Scene-based reasoning records:

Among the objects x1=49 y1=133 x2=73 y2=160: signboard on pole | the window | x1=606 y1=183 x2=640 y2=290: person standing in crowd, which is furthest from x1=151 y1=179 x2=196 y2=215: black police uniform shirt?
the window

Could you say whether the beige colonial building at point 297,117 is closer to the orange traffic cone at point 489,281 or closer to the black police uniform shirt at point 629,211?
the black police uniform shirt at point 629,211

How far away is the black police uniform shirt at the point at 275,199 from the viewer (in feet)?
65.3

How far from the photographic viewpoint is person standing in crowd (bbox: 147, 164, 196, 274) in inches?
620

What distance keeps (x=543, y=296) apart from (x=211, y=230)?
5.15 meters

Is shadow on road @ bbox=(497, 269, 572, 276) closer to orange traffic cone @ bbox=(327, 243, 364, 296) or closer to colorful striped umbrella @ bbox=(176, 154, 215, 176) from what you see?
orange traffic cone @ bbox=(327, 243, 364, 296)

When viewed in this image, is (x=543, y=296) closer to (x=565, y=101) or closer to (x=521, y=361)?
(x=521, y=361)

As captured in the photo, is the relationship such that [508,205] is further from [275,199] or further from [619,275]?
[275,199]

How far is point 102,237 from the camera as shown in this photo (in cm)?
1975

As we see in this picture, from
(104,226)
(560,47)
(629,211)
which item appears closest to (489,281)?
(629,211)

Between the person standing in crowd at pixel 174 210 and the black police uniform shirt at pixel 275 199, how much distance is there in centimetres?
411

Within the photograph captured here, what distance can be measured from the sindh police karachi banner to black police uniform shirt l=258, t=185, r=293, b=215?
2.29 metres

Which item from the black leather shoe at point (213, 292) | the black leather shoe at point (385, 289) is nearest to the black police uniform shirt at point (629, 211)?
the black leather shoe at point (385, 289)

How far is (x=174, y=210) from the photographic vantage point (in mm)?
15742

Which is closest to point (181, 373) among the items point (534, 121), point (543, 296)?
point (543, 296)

What is being asked:
Copy every line verbatim.

Exercise output:
Among the objects x1=49 y1=133 x2=73 y2=160: signboard on pole | the window | x1=606 y1=183 x2=640 y2=290: person standing in crowd, which is furthest from x1=151 y1=179 x2=196 y2=215: black police uniform shirt?
the window

Could you say whether the beige colonial building at point 297,117 is closer to the orange traffic cone at point 489,281 or closer to the black police uniform shirt at point 629,211?
the black police uniform shirt at point 629,211

How far away is the black police uniform shirt at the point at 275,199 from the viewer (in feet)?
65.3

How far from the photographic viewpoint is person standing in crowd (bbox: 147, 164, 196, 274) in inches?
620

What distance keeps (x=543, y=296) apart from (x=211, y=230)?
5.15 meters

Is shadow on road @ bbox=(497, 269, 572, 276) closer to orange traffic cone @ bbox=(327, 243, 364, 296) or closer to colorful striped umbrella @ bbox=(176, 154, 215, 176) from what you see?
orange traffic cone @ bbox=(327, 243, 364, 296)

When viewed in this image, is (x=543, y=296) closer to (x=565, y=101) or closer to (x=521, y=361)?
(x=521, y=361)

As captured in the photo, is the relationship such that [508,205] is further from [275,199] or further from [619,275]?
[275,199]

How far is point 102,237 from the camera as shown in this photo (in cm)?
1975

As we see in this picture, from
(104,226)
(560,47)
(629,211)
which item appears closest to (489,281)?
(629,211)

Between the person standing in crowd at pixel 174 210 and the black police uniform shirt at pixel 275 199, how much distance is there in centimetres?
411

Within the photograph captured here, what distance can be measured from the sindh police karachi banner to black police uniform shirt l=258, t=185, r=293, b=215?
2.29 metres

Which item from the black leather shoe at point (213, 292) | the black leather shoe at point (385, 289) is nearest to the black police uniform shirt at point (629, 211)?
the black leather shoe at point (385, 289)

How far is (x=174, y=210) from the photographic vantage point (in mm)?
15742

Which is closest to point (181, 373) among the items point (534, 121), point (543, 296)?
point (543, 296)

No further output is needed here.